# Exercise
Extract each line below that contains the string "instances".

··········

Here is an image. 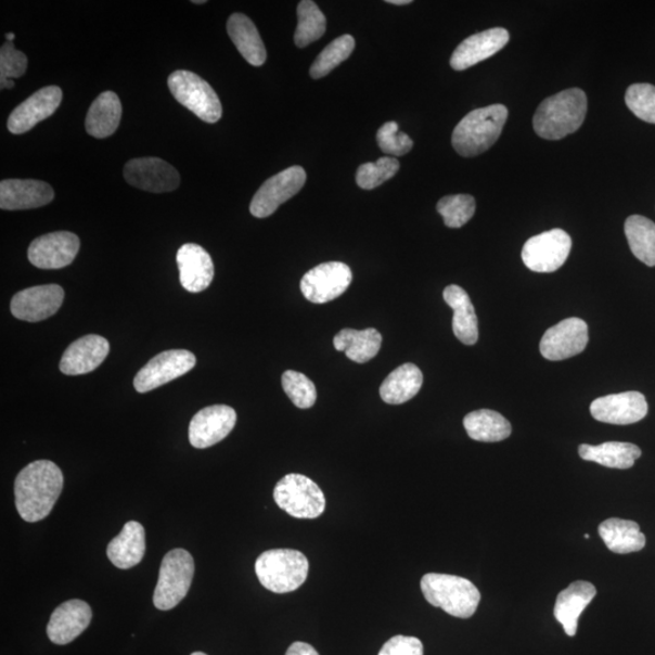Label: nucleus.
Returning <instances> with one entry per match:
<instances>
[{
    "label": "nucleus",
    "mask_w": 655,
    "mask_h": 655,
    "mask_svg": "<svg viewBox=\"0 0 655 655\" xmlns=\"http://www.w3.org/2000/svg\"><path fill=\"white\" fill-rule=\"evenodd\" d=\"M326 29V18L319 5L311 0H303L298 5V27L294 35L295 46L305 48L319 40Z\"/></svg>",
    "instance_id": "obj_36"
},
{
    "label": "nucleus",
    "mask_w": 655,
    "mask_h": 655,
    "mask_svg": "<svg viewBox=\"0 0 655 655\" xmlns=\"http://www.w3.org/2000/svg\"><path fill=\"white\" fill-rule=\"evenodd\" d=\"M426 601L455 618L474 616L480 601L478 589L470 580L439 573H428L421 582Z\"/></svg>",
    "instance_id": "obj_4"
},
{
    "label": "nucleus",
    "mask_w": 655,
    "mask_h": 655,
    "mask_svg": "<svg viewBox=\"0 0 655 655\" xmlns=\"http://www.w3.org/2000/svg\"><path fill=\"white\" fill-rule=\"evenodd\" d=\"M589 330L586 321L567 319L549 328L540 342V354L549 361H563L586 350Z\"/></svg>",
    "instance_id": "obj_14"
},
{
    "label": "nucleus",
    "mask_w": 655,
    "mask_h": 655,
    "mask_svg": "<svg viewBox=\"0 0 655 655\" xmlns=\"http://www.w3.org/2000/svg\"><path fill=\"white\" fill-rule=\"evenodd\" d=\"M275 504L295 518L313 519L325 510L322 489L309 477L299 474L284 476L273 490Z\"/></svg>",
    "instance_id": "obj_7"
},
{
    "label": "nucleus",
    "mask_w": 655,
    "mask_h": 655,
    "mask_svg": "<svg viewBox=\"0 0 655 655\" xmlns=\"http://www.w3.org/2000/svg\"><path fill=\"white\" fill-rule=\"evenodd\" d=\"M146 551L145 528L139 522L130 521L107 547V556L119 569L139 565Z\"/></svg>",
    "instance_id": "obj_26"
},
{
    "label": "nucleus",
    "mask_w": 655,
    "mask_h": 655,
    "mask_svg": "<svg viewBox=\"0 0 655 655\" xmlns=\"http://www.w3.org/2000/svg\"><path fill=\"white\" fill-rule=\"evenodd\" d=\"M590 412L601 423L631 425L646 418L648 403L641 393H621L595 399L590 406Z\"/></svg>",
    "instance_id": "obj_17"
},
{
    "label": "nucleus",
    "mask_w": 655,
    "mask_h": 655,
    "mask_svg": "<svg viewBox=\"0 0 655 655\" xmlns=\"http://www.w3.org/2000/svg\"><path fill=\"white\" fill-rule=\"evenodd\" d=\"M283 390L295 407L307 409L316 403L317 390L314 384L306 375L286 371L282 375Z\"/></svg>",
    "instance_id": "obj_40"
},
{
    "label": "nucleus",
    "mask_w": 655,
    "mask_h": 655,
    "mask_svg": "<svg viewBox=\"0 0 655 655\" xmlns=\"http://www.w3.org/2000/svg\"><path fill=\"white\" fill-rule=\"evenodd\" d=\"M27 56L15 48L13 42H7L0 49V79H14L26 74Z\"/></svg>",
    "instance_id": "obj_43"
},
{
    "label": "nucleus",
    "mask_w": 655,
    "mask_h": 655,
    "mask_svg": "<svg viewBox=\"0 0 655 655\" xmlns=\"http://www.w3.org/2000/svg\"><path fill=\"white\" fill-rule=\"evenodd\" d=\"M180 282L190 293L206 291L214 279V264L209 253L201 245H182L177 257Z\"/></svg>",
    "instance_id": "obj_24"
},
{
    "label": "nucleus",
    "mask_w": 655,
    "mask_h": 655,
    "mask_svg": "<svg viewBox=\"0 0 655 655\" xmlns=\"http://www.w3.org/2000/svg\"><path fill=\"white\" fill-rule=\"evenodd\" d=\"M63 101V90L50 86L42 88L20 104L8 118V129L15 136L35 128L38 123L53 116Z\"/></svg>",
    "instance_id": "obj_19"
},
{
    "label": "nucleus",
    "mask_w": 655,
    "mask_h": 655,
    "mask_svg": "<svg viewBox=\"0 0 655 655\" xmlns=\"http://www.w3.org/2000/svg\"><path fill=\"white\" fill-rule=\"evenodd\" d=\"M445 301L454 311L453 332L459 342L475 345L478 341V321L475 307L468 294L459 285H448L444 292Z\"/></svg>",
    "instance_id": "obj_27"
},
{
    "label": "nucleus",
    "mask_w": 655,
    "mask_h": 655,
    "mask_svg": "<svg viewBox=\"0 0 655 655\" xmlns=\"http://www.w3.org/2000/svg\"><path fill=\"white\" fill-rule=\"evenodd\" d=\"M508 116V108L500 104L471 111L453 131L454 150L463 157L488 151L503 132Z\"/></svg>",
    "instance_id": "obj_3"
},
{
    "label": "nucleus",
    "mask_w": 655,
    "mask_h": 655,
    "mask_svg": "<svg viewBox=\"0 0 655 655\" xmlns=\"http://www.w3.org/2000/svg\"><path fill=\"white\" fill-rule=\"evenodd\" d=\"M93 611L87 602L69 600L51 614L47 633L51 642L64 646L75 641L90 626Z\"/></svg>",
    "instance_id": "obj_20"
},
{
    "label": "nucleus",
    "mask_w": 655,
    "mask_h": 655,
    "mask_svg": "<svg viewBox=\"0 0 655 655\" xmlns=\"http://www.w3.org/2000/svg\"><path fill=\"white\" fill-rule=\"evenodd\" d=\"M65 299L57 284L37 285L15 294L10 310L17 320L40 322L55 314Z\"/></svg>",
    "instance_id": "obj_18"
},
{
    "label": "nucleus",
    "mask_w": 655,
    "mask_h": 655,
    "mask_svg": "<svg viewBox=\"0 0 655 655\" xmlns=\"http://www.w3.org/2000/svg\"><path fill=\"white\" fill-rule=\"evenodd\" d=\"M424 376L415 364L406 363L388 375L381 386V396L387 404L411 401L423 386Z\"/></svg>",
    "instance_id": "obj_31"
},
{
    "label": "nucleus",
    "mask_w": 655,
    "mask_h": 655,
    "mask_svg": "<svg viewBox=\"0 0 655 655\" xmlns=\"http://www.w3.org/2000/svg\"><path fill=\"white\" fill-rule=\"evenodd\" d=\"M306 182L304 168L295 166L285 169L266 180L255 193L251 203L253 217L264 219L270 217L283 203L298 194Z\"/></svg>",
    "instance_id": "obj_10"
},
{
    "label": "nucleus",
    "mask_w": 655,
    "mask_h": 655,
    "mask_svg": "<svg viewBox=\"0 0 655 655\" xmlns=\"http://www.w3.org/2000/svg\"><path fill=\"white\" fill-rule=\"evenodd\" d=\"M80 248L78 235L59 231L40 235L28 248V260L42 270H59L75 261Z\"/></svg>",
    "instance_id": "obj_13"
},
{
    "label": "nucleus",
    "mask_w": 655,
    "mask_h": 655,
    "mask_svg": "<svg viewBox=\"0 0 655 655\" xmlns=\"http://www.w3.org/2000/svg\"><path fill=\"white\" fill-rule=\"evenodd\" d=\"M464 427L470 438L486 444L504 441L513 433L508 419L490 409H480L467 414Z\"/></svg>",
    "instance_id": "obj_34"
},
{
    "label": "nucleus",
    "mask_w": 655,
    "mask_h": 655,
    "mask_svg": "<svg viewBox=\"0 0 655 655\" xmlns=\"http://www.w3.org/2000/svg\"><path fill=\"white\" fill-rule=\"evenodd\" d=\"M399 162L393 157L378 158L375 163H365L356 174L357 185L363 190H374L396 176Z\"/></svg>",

··········

# Written response
Returning <instances> with one entry per match:
<instances>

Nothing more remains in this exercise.